Saturday, 22 September 2012

Mondragón: Es geht auch anders


Alternativlosigkeit. Dies ist der Tenor, der derzeit im politischen Alltag Europas den Ton angibt. Letzte Woche habe ich im Guardian eine Meldung gelesen, die mir zu Denken gab. Ed Miliband, der Vorsitzende der britischen Labour-Partei, sagte der Kapitalismus sei "das am wenigsten schlechte System das wir haben". Das Ziel seiner Partei sei nicht die Abschaffung des Kapitalismus, sondern die Zähmung seiner Kreativität hin zu einem "anständigen" und "humanen Kapitalismus". Im Gegensatz zur Zeit des kalten Krieges, wird heute der Finanzkapitalismus kaum mehr in Frage gestellt, selbst von Parteien von denen man dies eigentlich erwarten müsste.


Sitz der Mondragón Corporation im Baskenland
Dennoch gibt es Alternativen, wenn auch nicht in staatlich organisierter Form. Science-Fiction Autor Kim Stanley Robinson beschreibt in seiner Mars-Triologie die Kolonisierung und die Veränderung des roten Planeten hin zu einer zweiten Erde. Es schildert auf sehr realistische und nachvollziehbare Weise, wie eine neue Gesellschaft sich außerhalb der Erde entwickeln könnte, befreit von tief verwurzelten, archaischen Wertesystemen und Dogmen. Robinsons Bücher stammen zwar aus den 1990er Jahren, aber fast prophetisch erkannte er schon damals das enorme Potential von Genossenschaften, insbesondere das der Mondragón Corporation in Spanien. Mondragón bildet die größte Genossenschaft der Welt, und gehört zu den zehn größten spanischen Unternehmen. Dieser Post soll eine Alternative zum kapitalistischen System vorzeigen, die auch ohne Paradigmenwechsel oder Revolution implementiert werden kann, und das sogar äußerst erfolgreich.

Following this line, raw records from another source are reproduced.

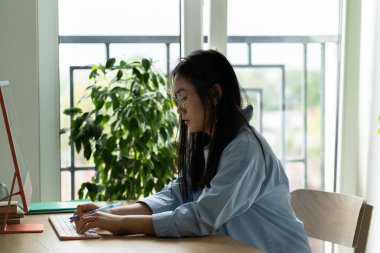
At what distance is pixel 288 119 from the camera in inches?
152

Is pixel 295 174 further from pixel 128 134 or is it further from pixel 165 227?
pixel 165 227

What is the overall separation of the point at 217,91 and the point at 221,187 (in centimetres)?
35

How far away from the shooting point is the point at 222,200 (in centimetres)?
202

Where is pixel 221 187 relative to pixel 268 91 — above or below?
below

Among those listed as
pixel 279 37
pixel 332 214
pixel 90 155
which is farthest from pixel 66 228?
pixel 279 37

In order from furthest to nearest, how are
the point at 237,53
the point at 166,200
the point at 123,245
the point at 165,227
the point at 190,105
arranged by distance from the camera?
the point at 237,53
the point at 166,200
the point at 190,105
the point at 165,227
the point at 123,245

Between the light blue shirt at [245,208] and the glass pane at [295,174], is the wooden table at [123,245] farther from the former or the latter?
the glass pane at [295,174]

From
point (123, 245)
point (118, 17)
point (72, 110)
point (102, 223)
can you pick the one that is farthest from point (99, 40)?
point (123, 245)

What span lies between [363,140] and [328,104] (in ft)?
1.23

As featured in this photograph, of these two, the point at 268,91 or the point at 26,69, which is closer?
the point at 26,69

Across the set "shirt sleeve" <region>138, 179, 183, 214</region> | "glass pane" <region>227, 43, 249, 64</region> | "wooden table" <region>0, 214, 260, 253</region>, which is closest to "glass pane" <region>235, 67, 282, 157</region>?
"glass pane" <region>227, 43, 249, 64</region>

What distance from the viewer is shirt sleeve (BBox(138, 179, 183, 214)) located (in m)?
2.34

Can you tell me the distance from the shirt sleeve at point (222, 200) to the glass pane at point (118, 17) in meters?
1.70

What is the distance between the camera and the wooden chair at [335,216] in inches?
95.2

Die Mondragón Corporation wurde in den 1950er Jahren von einem katholischen Priester namens José Maria Arizmendiarrieta im Angesicht spanischer Massenarbeitslosigkeit gegründet, und besaß 2011 insgesamt 83.560 Mitarbeiter. Mondragón hat über 100 Tochterunternehmen, und produziert unter Anderem Kühlschränke, Rolltreppen, oder auch Werkzeug- und Maschinenteile. Auch Eroski, eine der größten spanischen Supermarktketten, gehört zu Mondragón. Als neuer Mitarbeiter kann man sich nach einer Probezeit von sechs Monaten für €12.000 Genossenschaftsanteile kaufen, die dann einerseits als Investionskapital und für Innovation verwendet werden, und andererseits für gemeinnützige Zwecke; im Gegenzug wird man zu einem integralen Bestandteil des Unternehmens. Die Unternehmensführung wird durch eine jährliche Generalversammlung durch alle Mitarbeiter gewählt, und die Geschäftstruktur Mondragóns ist durch und durch demokratisch - auf allen Ebenen entscheiden die Mitarbeiter über die Unternehmensstrategie. Jeder Arbeiter fühlt sich für das Unternehmen verantwortlich, wie dies sonst nur in Managerkreisen üblich ist. Auch in weiterer Hinsicht ist Mondragón revolutionär: die Unternehmensführung darf maximal das 8-fache des Mindestgehalts eines einfachen Mitarbeiters verdienen. Kaum jemand verdient allerdings das Mindestgehalt, weshalb dieser Abstand in der Realität weitaus geringer ist. Man bedenke, dass es sich um ein Unternehmen mit €15 Milliarden Jahresumsatz handelt. Josef Ackermann verdiente seinerzeit das 400-fache eines einfachen Angestellten, und in den meißten Unternehmen dieser Größenordnung sind ähnliche Bedingungen keine Seltenheit. Die Stadt Mondragón hat eine Arbeitslosigkeit von nur 8%, bei einer landesweiten Arbeitslosigkeit von über 25%. Trotz Krise hat Mondragón keine Stellen abgebaut; wegen seiner vielen Tochterunternehmen wurden Mitarbeiter einfach nach Bedarf zugeteilt. Mondragóns Modell scheint zu funktionieren. Zwischen 1990 und 2011 hat sich die Anzahl der dort Beschäftigten vervierfacht.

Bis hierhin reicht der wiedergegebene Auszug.